A sample holder that maintains a living sample in a living and light-shielded environment, including at least cells that generate faint light;
Image acquisition means for imaging the biological sample present in a plurality of imaging regions and acquiring a sample image;
Control means for controlling the image acquisition means, and performing multi-point time lapse interval shooting for each imaging region,
The control means performs the resetting of the interval time or the imaging time in the multi-point time-lapse interval imaging based on the imaging time required for acquiring the sample image and the number of the imaging regions, thereby A biological sample detection apparatus comprising interval imaging condition setting means for setting conditions for interval imaging for each. The apparatus of claim 1.

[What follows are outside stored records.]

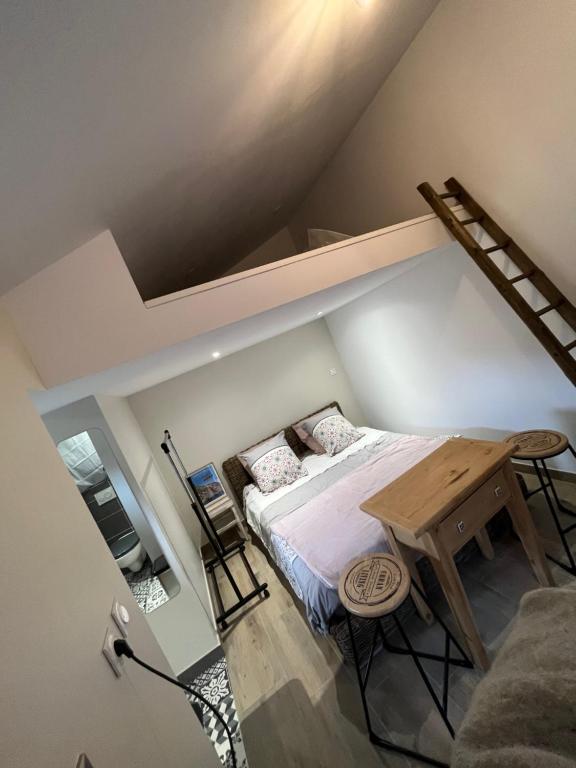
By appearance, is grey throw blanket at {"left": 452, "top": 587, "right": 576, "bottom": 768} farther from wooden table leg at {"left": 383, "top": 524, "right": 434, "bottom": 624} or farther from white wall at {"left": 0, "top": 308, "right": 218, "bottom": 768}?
white wall at {"left": 0, "top": 308, "right": 218, "bottom": 768}

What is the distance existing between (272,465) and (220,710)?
1.86m

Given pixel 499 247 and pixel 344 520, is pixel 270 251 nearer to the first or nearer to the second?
pixel 499 247

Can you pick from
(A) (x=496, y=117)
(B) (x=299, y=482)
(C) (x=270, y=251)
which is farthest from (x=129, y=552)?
(A) (x=496, y=117)

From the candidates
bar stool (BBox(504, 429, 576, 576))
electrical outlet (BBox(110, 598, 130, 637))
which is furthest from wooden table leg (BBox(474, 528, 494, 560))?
electrical outlet (BBox(110, 598, 130, 637))

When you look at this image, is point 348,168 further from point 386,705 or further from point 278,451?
point 386,705

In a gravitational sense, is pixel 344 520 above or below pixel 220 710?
above

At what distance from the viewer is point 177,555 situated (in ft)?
7.53

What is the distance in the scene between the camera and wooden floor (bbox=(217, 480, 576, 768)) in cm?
151

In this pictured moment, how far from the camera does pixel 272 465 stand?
3439 millimetres

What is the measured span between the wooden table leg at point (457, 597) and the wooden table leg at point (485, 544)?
0.68m

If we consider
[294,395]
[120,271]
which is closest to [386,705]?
[120,271]

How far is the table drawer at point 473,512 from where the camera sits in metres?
1.52

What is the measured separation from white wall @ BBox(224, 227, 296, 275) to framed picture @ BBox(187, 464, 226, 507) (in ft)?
7.66

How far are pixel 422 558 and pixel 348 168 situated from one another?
10.6ft
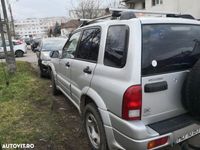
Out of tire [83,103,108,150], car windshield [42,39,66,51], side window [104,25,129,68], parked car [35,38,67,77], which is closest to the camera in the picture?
side window [104,25,129,68]

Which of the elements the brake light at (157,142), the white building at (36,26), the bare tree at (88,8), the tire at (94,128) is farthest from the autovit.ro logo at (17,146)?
the white building at (36,26)

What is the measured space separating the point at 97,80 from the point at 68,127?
1769mm

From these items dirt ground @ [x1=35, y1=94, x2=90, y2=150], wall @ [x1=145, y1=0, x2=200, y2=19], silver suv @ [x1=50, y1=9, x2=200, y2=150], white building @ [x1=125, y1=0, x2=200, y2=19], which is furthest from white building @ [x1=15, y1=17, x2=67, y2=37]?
silver suv @ [x1=50, y1=9, x2=200, y2=150]

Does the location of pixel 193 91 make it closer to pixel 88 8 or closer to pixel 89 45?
pixel 89 45

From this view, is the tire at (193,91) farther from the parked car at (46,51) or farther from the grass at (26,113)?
the parked car at (46,51)

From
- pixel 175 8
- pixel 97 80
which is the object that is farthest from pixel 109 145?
pixel 175 8

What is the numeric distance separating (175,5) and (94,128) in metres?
19.4

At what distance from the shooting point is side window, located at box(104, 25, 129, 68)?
2.77 metres

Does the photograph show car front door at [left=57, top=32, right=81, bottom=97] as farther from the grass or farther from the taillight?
the taillight

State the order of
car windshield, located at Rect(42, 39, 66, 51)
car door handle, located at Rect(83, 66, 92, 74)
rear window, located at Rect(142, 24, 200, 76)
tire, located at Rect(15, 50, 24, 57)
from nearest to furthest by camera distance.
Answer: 1. rear window, located at Rect(142, 24, 200, 76)
2. car door handle, located at Rect(83, 66, 92, 74)
3. car windshield, located at Rect(42, 39, 66, 51)
4. tire, located at Rect(15, 50, 24, 57)

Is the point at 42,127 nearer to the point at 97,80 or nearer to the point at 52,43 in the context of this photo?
the point at 97,80

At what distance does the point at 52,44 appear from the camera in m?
10.3

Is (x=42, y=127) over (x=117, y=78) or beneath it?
beneath

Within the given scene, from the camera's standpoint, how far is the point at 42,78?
916 centimetres
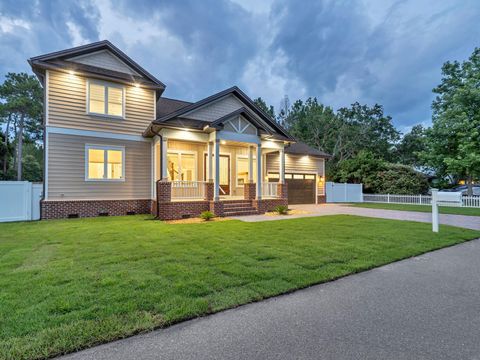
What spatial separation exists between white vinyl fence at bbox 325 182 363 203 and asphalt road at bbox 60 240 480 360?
17.0 m

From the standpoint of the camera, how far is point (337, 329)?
2.48 metres

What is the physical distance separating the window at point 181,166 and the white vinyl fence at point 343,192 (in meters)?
11.8

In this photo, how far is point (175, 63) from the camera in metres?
44.2

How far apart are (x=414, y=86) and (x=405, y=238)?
52246mm

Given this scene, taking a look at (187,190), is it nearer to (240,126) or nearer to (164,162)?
(164,162)

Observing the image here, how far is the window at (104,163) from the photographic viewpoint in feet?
36.0

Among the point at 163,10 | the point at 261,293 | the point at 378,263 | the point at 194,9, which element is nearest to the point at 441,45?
the point at 194,9

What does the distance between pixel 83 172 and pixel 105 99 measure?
346cm

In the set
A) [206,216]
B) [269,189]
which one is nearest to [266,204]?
[269,189]

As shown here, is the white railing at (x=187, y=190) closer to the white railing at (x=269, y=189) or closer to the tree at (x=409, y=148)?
the white railing at (x=269, y=189)

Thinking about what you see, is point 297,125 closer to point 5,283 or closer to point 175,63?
point 175,63

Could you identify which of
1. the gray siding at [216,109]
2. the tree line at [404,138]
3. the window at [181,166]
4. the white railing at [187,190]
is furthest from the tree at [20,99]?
the tree line at [404,138]

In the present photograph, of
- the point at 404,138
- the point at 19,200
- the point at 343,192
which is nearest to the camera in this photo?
the point at 19,200

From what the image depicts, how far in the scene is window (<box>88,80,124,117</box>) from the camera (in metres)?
11.1
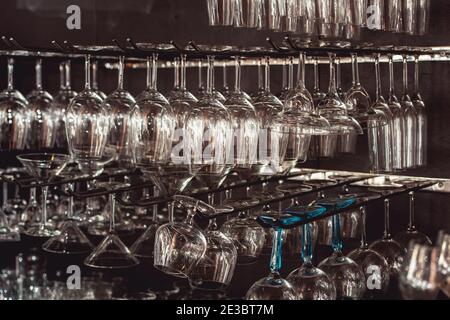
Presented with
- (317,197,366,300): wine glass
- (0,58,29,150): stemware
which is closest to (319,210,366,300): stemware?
(317,197,366,300): wine glass

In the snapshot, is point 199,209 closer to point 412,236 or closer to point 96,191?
point 96,191

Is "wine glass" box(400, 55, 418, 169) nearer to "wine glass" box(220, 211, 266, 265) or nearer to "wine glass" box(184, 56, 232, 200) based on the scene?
"wine glass" box(220, 211, 266, 265)

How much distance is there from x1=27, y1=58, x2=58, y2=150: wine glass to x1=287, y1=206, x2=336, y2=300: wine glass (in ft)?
3.25

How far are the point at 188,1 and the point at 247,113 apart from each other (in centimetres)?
141

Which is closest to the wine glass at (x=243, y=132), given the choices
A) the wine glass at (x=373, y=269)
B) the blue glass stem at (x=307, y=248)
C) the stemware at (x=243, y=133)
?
the stemware at (x=243, y=133)

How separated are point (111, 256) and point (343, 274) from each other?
0.75 meters

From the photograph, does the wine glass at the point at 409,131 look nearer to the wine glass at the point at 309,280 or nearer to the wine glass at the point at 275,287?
the wine glass at the point at 309,280

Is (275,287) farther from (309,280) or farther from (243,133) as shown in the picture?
(243,133)

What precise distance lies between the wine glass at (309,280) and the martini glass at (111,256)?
711 mm

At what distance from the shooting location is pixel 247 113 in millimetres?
2135

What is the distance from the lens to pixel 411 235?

A moving means for moving the image acquiring means relative to the plurality of imaging regions ;
The interval time is the total of the moving time, shooting time and control time for shooting the first time when performing multipoint time lapse, and the waiting time until immediately before starting the second shooting when performing multipoint time lapse. biological sample detection apparatus according to claim der Rukoto those. The apparatus of claim 1.
The image acquisition means has an imaging magnification changing means capable of changing an imaging magnification at the time of imaging,
A biological sample detection apparatus, wherein an interval imaging condition is set according to an imaging magnification by the imaging magnification changing means. The apparatus according to any one of claims 1 to 3, further comprising a culture means for continuously culturing cells in the biological sample, wherein the control means relates to each culture period relating to cells present in a plurality of imaging regions. A biological sample detection apparatus, characterized in that interval imaging conditions are set according to the imaging time during.